さらなる機能強化として、ユーザーが興味があるコンテンツの配信時を教えてくれたり、好きなプレーヤーがゴールを決めた時などに通知がくる「フォロー機能・プッシュ通知」、ユーザーの好みを学習し、視聴頻度の高いコンテンツを探しやすくする「パーソナライゼーション機能」、オフラインの環境でも視聴ができる「ダウンロード機能」を発表。
なかでもダウンロード機能は「日本で特にニーズの高い機能だと聞いている。欧州サッカーのファンが使えば、夜中の試合のコンテンツが朝ダウンロードされているため、通勤や通学途中ですぐに見られる」と新たな視聴方法を提案。ダウンロードできるコンテンツについては「ほぼすべてのコンテンツ」としており、ライツ契約の関係上、すべてではないとした。新機能の導入については「2018年の取り組み」とし、詳細な日程は明らかにしなかった。
DAZNでは、スポーツごとの季節性を配慮し、シーズンオフの際に一定期間キャンセルができる「ポーズ機能」を導入しているが、「かなりファンから好評をいただいている。この機能は私たちがいかにファンを大事に思っているかがわかる機能の1つ」(Rushton氏)と表現した。
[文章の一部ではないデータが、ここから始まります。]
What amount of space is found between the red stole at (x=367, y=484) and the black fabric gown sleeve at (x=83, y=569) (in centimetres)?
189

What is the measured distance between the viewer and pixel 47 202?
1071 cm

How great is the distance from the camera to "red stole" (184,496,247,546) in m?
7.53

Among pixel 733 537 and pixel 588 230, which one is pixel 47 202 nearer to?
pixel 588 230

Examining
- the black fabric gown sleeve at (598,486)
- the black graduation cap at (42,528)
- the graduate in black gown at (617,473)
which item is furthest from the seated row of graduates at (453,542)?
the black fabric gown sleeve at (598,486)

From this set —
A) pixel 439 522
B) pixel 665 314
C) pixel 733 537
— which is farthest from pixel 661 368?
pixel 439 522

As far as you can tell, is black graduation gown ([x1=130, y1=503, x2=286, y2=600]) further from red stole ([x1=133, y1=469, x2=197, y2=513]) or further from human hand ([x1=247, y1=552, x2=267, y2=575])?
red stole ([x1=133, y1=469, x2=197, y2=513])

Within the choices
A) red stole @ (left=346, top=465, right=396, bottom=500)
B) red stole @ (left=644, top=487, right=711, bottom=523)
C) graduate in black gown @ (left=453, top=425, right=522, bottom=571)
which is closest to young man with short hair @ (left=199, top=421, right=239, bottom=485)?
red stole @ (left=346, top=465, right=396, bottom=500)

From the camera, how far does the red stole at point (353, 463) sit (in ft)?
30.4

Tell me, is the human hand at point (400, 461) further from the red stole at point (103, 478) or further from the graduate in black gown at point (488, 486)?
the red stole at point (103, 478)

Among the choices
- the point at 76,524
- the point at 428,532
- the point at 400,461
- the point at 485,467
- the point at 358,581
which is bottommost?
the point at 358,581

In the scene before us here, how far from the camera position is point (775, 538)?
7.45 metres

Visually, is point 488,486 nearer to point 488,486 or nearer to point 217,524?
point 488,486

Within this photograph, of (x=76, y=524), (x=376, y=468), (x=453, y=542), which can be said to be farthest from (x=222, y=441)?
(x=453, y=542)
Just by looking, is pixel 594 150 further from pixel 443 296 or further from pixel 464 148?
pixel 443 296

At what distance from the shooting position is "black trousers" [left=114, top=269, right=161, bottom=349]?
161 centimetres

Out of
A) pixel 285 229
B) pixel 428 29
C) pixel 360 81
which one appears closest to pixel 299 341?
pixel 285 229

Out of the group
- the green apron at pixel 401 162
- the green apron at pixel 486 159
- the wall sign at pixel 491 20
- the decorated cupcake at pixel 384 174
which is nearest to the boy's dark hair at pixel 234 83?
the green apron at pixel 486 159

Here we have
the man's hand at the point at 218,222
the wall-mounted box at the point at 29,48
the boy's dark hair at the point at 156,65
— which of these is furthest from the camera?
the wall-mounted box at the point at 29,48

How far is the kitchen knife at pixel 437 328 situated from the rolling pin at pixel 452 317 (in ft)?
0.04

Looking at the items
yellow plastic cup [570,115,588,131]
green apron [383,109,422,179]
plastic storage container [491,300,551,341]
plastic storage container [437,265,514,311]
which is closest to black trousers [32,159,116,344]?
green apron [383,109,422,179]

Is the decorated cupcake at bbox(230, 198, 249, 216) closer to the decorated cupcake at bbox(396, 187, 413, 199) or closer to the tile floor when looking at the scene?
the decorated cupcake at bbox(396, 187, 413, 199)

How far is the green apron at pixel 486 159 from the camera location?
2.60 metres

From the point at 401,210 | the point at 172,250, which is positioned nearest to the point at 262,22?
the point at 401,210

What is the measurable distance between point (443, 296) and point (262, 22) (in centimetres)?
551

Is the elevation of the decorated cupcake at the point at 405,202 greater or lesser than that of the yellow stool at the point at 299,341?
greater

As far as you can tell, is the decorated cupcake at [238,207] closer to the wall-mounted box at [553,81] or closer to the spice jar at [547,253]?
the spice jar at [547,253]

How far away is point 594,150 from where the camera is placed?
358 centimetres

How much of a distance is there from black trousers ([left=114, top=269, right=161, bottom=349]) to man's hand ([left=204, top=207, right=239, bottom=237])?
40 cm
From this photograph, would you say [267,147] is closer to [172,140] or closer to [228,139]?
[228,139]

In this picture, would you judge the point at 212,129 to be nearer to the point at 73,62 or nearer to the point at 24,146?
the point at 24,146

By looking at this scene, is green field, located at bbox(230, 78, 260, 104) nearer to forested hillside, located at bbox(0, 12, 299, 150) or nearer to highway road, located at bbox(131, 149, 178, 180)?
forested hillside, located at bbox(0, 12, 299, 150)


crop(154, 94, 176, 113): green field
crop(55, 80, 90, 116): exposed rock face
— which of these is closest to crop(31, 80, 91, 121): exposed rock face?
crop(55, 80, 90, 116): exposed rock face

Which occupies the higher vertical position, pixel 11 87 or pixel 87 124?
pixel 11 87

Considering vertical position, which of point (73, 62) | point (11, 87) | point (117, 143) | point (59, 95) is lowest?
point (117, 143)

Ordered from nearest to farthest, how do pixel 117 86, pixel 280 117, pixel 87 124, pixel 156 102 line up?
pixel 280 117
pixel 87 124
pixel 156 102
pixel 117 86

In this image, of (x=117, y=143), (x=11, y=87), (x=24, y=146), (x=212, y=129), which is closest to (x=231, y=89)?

会場には2017年10月にDAZNアンバサダーに就任した、プロボクサーの村田諒太選手が登場。「ボクシングだけやっていると同じ動きになる。サッカーを見て走り方の研究をしたり、ほかの選手の活躍をみてモチベーションをあげたりするために、DAZNを視聴している。試合のハイライトシーンなどがあるので、とっつきやすく、興味を引きやすい映像構成になっていると思う」と自身の視聴の仕方を紹介した。
もう一人のスペシャルゲストとして登場した、日本プロサッカーリーグ理事長の村井満氏は、DAZNと組んで体制を大きく変更した2017年のサッカー中継に対し「大きく変貌を遂げた。DAZNから多くを学び、中継制作をJリーグでやることになった。数多くの動画データはウェブサイト上などに拡散することで、関心を得られ、2017年のJリーグ来場者数は過去最高、さらに平均年齢が下がり、新たなファンを獲得できた。これらはDAZNのサポートによるところが大きく、感謝している」とコメント。2018年は新たな取り組みとして「FRIDAY NIGHT J.LEAGUE」をスタートすることを発表した。
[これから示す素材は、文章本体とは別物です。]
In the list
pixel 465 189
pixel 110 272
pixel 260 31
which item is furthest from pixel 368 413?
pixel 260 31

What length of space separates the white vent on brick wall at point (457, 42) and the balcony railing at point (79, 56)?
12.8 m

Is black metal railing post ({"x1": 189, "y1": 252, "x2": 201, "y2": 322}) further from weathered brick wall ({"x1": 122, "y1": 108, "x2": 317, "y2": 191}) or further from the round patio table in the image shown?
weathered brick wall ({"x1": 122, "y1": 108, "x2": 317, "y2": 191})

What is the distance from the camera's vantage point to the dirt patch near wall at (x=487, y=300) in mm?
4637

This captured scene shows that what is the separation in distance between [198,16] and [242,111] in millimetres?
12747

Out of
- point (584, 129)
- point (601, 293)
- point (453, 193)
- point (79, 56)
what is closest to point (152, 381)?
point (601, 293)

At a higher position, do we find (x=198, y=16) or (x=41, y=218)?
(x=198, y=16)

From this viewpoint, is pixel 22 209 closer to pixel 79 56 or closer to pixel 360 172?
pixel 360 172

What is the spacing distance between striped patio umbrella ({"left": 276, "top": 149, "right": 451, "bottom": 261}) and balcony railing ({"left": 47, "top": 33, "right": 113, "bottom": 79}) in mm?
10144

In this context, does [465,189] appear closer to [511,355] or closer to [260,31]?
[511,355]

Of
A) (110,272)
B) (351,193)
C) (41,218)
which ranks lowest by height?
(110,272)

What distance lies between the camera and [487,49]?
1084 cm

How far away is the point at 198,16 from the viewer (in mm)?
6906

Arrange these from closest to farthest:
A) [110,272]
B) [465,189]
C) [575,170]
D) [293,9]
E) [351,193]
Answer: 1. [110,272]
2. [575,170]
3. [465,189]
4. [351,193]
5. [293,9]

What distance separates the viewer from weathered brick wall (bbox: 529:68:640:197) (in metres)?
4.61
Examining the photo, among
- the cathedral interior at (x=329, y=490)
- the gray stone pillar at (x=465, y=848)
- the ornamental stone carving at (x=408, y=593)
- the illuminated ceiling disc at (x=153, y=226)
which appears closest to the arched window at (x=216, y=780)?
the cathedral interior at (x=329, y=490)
2017年から取り組む、通常よりもカメラ台数を増やし臨場感ある試合を中継する「サンデー・Jプライム」と、複数の試合が視聴できる「Jリーグ・ゾーン」を推進するほか、J1リーグにおける、カメラの台数を12~18台まで増やし、中継のクオリティを向上させる方針。DAZNコンテンツ制作本部長の水野重理氏は「スポーツ中継は、どれだけ臨場感を出せるかが決め手。Jリーグの映像を数年以内に欧州のプレミアリーグなど世界的な最高水準にまで上げ、さらにそれを越えていきたい。Jリーグの映像が世界をリードしていくことを目指している」と意欲を見せた。
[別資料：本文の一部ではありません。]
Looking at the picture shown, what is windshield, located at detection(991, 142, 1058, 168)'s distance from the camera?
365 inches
DAZNでは同日、2018年自転車競技ロードレースの配信ラインアップを発表。1月28日に世界各国60レースをライブ配信することなども発表している。
Rushton氏は「DAZNは順調なスタートを切った。2018年も大胆で思い切った提案をし、投資、パートナーシップを拡充する戦略を図る。これからも事業を伸ばしていく」と締めた。